Organically, sales grew 12% in the third quarter, following a 11% increase in both the second and first quarter in the Government Services business. Ongoing growth in KBR’s overseas logistics and mission support programs with higher military exercise activities, increased outsourcing of sustainment activities by the military and the ramp up of the new wins led to the growth. Moreover, higher tasking for various missile defense and other military priorities in its engineering business areas, under select IDIQ contracts, also led to the upside.
Meanwhile, KBR’s Technology segment, contributing 6.3% to the total revenues, has generated 35% sales growth, on an organic basis, in the third quarter. The company continues to experience strong demand for petrochemical, refining and agricultural technologies, driven by availability of competitively priced feedstock combined with increasing global development, expanding consumer demand and increasingly stringent environmental policies.
Strong Backlog & Upbeat Views: KBR’s backlog level of $13.5 billion (as of Sep 30, 2018) highlights its underlying strength. Notably, more than 80% of KBR’s backlog represents work in the Government Services. Majority of these Government Services are long-term reimbursable service annuity-type contracts that have significantly lower risks than some of its other projects. The company believes that this will ultimately help in margin expansion and considerably de-risking the business. Despite a slow backlog in Hydrocarbons, KBR generated 1.1x book-to-bill in the third quarter, reflecting faster turnaround projects in Government Services.
Meanwhile, buoyed by strong year-to-date performance, KBR raised its full-year 2018 guidance. The company, which shares space with Fluor Corporation (FLR - Free Report) , Jacobs Engineering Group Inc. (JEC - Free Report) and Quanta Services, Inc. (PWR - Free Report) in the Zacks Engineering - R and D Services industry, currently expects adjusted earnings per share in the band of $1.45-$1.55 from $1.45-$1.50 expected earlier.
Strategic Acquisitions: KBR has a penchant for acquisitions and strategic alliances, in order to bolster inorganic growth and expand market share. In April 2018, it completed SGT and Aspire acquisitions. The company recorded double-digit organic growth and higher margins in each of the second as well as the third quarter of 2018, supported by these two acquisitions. It remains optimistic about the prospects of both the buyouts, mainly on account of increased government spending across space and defense. Last year, the company completed several strategic acquisitions, including two established and highly technical government services companies. It also acquired a specialty welding and turnarounds company through Brown & Root joint venture.

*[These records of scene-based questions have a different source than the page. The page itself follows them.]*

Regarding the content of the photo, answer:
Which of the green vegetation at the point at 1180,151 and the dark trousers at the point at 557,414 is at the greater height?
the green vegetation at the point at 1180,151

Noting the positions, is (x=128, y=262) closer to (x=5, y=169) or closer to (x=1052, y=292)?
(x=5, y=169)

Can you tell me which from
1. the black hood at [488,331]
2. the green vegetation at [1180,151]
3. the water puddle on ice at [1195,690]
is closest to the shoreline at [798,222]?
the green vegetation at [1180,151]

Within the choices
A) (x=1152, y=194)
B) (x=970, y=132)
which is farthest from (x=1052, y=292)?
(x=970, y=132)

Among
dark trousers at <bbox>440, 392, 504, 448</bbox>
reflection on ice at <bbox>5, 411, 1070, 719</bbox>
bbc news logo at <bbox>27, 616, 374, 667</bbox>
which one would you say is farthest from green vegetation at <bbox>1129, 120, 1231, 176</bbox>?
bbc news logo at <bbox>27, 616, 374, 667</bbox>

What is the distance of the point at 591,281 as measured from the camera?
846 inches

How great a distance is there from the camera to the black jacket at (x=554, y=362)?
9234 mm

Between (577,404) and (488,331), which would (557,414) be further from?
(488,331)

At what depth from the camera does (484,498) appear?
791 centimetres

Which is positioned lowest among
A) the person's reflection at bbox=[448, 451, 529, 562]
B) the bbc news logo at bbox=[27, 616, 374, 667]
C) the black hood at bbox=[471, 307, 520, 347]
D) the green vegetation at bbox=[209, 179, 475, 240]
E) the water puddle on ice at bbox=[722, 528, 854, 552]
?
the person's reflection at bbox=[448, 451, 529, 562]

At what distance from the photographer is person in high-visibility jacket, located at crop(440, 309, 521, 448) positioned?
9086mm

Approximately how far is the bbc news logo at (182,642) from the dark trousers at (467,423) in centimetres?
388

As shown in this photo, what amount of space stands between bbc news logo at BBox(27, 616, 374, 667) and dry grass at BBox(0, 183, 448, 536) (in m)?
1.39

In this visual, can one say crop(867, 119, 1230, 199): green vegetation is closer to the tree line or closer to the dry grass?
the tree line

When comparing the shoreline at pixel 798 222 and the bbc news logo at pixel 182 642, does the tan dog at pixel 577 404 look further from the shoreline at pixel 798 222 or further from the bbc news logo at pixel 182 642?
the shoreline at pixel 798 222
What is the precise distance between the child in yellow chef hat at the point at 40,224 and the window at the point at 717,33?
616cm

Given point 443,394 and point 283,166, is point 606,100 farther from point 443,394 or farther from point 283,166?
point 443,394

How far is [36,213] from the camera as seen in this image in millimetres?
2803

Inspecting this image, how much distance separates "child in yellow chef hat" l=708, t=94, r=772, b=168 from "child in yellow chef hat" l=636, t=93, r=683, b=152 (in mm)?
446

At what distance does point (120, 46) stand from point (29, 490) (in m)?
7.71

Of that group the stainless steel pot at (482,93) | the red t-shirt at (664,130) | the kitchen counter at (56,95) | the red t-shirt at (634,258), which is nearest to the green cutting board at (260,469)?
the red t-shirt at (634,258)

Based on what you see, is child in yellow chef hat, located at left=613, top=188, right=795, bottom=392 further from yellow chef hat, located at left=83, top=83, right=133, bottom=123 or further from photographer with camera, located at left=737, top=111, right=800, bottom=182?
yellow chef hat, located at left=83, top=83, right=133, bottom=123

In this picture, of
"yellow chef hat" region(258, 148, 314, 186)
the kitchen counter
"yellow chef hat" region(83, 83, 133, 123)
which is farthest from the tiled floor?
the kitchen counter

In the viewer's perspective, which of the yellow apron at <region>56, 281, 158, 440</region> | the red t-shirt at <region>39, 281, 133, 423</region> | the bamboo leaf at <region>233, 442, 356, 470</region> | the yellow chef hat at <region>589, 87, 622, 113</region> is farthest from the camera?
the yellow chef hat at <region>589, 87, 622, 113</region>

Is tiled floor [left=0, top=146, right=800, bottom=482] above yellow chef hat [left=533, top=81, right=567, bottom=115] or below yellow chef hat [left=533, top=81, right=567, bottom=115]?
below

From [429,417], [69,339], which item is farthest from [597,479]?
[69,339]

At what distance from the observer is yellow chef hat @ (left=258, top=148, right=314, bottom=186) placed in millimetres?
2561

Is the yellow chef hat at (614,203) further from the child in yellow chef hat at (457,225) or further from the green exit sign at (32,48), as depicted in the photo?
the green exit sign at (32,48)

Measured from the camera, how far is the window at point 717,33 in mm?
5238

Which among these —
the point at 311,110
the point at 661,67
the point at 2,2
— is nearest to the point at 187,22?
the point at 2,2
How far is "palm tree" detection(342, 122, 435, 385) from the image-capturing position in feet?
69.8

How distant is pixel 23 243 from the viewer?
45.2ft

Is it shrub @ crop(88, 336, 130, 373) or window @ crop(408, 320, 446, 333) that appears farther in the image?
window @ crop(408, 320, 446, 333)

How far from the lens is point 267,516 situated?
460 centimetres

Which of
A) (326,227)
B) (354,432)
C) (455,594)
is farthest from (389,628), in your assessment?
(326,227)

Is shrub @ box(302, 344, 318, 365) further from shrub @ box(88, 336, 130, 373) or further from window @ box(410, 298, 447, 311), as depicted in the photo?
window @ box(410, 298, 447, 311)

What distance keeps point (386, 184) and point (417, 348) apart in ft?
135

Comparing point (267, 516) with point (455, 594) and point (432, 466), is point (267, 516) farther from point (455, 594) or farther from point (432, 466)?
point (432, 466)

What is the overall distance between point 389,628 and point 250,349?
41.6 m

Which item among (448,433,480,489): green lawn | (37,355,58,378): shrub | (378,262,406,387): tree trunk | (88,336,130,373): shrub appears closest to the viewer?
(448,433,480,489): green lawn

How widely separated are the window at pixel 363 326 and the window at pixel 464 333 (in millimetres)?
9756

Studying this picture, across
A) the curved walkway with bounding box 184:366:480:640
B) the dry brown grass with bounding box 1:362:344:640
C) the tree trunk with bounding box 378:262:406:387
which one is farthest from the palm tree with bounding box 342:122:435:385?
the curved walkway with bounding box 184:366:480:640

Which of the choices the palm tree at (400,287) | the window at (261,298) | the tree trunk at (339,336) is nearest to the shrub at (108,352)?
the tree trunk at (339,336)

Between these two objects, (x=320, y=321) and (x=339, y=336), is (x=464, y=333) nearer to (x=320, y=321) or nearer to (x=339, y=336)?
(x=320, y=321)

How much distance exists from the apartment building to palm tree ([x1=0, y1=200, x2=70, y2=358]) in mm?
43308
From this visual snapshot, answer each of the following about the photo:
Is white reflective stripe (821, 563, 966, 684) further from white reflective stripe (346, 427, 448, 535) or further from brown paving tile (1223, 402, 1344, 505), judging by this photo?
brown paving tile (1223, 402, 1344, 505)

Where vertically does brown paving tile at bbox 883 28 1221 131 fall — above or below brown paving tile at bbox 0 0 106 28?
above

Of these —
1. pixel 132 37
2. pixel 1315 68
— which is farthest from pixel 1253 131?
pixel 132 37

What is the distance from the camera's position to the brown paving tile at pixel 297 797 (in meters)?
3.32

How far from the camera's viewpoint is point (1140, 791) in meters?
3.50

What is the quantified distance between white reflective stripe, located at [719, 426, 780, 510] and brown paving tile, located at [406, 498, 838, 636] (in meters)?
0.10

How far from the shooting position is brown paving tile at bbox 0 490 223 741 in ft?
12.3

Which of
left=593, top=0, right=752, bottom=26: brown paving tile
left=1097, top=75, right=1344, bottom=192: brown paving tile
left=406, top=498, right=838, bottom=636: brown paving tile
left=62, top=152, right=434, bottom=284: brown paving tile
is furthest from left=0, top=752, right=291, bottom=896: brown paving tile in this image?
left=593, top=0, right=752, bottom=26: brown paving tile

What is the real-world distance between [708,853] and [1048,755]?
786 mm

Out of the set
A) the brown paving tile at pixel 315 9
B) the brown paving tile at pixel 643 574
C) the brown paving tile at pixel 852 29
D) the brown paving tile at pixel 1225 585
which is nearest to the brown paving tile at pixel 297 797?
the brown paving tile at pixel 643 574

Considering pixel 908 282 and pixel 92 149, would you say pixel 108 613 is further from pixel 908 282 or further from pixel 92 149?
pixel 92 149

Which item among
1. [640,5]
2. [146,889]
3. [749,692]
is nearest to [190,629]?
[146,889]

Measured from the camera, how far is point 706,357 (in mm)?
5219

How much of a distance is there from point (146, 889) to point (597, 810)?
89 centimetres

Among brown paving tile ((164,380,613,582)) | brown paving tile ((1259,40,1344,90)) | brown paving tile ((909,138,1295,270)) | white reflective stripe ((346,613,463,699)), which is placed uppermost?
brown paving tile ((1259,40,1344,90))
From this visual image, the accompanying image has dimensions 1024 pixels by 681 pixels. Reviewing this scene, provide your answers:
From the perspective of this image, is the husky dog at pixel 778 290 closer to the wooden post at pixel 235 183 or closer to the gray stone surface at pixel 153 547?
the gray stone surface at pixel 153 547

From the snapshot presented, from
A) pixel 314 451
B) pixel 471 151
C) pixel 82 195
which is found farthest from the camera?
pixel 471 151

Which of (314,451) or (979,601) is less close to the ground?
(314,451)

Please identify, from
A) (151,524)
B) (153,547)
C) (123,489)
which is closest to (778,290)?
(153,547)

Superior ROE: KBR’s return on equity (“ROE”) supports its growth potential. The company’s ROE of 13.4% compares favorably with the industry’s average of 11.2%, implying that it is efficient in using its shareholders’ funds.
Solid VGM Score: KBR has a VGM Score of A. Our VGM Score identifies stocks that have the most attractive value, growth and momentum characteristics. In fact, our research shows that stocks with a VGM Score of A or B, when combined with a Zacks Rank #1 or 2, make solid investment choices.